Kathy McCarthy, Director of Sales Consulting for Oracle Health Insurance, discusses the topic in today’s post:
The healthcare system is dramatically changing within the United States – both out of necessity and want. In the current economy, the US spending on healthcare is more than any other nation, more even than this country can sustain. With the fastest rate of growth compared to any other nation on gross domestic product, the US does not have the best action plan to solving this dilemma. Consumers are left with higher costs and decreased attention to their care, when the focus should be primarily on their well-being.
The Affordable Care Act (ACA) is putting consumers back in charge of their health by requiring the government to ensure that payers improve outcomes, lower cost and increase access to care. This application of value-based reimbursement will have four plans that will be implemented by 2015.
- Physicians in group practices of 100 or more who participate in Fee-for-Service Medicare will be subject to the value modifier in 2015, based on their performance in calendar year 2013.
- Physicians in group practices of 10 or more provider who participate in Fee-for-Service Medicare will be subject to the value modifier in 2016, based on their performance in calendar year 2014
- For 2015 and 2016, the value modifier does not apply to groups of physicians in which any of the group practice’s physicians participate in the Medicare Shared Savings Program, Pioneer ACOs, or the Comprehensive Primary Care Initiative.
- The value modifier starting in 2017 will affect all physicians who participate in Fee-for-Service Medicare.
The value-based payment models are aligned with better outcomes for the consumers and the healthcare providers are forced to work more closely with their patients.

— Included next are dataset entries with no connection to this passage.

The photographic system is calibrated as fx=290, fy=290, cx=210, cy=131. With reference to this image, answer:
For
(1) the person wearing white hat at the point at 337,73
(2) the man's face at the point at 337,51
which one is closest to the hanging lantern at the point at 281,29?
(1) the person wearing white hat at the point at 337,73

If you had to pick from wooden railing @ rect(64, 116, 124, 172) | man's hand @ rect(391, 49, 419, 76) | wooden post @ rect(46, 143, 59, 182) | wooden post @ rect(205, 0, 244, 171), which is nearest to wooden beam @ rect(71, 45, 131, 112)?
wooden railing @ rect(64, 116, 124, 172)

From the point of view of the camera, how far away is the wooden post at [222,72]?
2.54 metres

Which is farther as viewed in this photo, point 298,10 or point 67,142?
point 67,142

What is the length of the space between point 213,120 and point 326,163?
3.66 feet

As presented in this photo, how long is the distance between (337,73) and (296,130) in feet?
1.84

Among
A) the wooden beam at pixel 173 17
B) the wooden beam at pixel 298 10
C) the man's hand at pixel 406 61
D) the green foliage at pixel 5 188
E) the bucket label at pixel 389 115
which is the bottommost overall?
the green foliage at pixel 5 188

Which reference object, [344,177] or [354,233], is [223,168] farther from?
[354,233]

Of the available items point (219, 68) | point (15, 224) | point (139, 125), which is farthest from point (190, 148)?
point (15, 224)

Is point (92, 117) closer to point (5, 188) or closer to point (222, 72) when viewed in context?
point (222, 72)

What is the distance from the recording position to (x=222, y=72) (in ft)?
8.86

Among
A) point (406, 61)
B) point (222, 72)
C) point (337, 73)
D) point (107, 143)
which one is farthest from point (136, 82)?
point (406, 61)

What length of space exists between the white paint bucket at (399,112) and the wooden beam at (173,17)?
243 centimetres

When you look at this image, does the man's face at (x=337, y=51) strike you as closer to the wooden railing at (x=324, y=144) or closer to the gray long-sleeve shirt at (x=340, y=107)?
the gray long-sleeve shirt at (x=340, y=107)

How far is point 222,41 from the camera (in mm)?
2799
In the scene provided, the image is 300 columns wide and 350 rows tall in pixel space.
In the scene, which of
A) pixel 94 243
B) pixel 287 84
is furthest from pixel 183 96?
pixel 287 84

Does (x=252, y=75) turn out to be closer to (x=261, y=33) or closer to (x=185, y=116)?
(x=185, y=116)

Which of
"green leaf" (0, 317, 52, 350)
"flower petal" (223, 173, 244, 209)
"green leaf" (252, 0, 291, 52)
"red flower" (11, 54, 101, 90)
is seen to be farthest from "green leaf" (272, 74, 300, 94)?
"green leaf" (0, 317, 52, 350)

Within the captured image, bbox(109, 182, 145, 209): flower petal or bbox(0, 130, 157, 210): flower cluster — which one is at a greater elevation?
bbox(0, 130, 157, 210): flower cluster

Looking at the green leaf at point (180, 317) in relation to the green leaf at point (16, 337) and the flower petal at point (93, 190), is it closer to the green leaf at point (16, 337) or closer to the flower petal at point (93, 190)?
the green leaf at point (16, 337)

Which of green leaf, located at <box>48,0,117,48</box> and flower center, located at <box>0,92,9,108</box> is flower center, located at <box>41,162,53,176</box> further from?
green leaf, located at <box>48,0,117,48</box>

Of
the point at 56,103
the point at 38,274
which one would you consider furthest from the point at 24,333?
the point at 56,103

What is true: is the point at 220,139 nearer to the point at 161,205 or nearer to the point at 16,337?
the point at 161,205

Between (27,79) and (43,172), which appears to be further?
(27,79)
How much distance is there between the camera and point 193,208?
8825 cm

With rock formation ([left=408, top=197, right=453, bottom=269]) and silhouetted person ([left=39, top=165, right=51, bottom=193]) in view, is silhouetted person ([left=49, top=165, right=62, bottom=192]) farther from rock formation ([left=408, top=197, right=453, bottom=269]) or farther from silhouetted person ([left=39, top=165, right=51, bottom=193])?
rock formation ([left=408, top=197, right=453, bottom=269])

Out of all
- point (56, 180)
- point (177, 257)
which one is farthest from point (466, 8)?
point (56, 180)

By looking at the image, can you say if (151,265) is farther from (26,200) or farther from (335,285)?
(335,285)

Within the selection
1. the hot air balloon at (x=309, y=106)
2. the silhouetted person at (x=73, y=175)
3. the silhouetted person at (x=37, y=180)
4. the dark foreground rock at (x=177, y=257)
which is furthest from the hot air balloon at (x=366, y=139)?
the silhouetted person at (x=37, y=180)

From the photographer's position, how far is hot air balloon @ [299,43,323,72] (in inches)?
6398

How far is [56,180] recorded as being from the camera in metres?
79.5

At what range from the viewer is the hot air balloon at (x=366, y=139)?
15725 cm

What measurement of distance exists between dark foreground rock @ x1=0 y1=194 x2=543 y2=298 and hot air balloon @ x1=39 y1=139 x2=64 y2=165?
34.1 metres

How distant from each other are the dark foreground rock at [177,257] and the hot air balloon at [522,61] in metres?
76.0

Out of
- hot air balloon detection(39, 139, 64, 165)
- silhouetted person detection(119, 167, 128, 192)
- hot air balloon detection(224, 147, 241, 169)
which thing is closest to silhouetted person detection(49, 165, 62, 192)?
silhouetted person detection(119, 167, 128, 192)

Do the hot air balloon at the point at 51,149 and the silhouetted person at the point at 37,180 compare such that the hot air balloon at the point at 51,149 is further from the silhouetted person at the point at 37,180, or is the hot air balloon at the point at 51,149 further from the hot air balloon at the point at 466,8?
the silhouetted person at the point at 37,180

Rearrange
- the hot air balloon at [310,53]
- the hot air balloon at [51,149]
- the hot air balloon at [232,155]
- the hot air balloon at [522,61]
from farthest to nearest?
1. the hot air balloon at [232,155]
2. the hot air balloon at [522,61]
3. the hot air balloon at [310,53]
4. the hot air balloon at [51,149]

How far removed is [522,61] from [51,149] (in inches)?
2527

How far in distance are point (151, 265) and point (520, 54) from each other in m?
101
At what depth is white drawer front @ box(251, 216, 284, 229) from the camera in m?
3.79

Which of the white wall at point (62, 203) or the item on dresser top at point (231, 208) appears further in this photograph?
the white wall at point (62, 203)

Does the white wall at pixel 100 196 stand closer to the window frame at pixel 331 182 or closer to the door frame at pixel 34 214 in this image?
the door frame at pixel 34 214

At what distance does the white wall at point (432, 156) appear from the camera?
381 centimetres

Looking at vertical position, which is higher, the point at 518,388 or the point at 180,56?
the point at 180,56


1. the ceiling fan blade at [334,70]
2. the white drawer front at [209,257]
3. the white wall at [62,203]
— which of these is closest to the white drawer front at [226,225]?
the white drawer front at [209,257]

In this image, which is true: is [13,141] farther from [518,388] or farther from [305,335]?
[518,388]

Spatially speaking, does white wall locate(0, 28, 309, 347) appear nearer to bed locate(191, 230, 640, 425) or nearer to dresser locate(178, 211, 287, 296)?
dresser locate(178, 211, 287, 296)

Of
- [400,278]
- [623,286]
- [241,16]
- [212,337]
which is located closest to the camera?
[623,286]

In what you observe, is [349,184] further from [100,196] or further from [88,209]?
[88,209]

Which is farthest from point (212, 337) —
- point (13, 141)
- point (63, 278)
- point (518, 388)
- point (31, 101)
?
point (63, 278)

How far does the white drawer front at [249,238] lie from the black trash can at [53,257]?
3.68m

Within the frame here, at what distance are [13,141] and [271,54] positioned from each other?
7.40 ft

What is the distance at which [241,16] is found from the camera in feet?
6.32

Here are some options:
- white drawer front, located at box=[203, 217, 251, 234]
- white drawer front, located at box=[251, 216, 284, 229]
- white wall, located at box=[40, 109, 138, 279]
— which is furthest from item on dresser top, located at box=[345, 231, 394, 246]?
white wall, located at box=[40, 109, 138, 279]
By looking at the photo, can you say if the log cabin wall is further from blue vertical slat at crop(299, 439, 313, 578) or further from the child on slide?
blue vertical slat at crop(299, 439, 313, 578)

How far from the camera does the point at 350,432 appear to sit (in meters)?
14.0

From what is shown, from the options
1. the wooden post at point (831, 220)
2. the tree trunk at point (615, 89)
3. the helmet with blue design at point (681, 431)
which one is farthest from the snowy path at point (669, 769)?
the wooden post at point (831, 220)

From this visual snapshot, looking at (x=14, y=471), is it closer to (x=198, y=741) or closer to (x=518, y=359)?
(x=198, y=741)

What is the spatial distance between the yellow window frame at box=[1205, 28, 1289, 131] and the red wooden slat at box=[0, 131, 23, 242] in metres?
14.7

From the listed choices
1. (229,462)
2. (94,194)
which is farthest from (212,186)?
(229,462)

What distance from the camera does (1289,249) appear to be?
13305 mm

- Capitation payment is managed by care organizations to control the cost of healthcare. The fixed amount of money per time period is determined on age, how many individuals and services provided in the geographical area.
- Shared Savings Program is services established for Medicare and Medicaid (CMS). This program simplifies communication among providers to improve and ensure optimal healthcare for those using CMS.
- Pay for Performance is an incentive payment used to improve the quality of healthcare through a collaboration of measuring the overall care of the patient, resources used and other factors.
- Bundle Payment is a single payment made to providers or healthcare facilities based on treatments and conditions given. This method was designed to focus on improved care that providers have clear metric to follow in order to maximize their payments.
- Fee-for-Service is a specific reimbursement for an individual service done to a patient. Payment is based on formula and funding levels by what the consumer wants to pay, the cost of service and type of service provided.
As a result, healthcare payers need to have better access to data, tools, efforts and a significant increase in time to carry out the implemented models. Therefore, there will be an emerging need for payers to have agile and open systems to meet the new market demand. Data will need to be merged by payers, in order to provide crucial information that will accurately determine payment.
As the models change so will the need for flexibility and delivery methods. Cloud-based solutions that have insight, agility and operational efficiency will be the game changers. The Oracle Health Insurance Alternative Reimbursement solution supports a wide range of models that formalizes and automates data. Oracle Health Insurance holds accountable details for contracts, products, providers and members to create financial messages.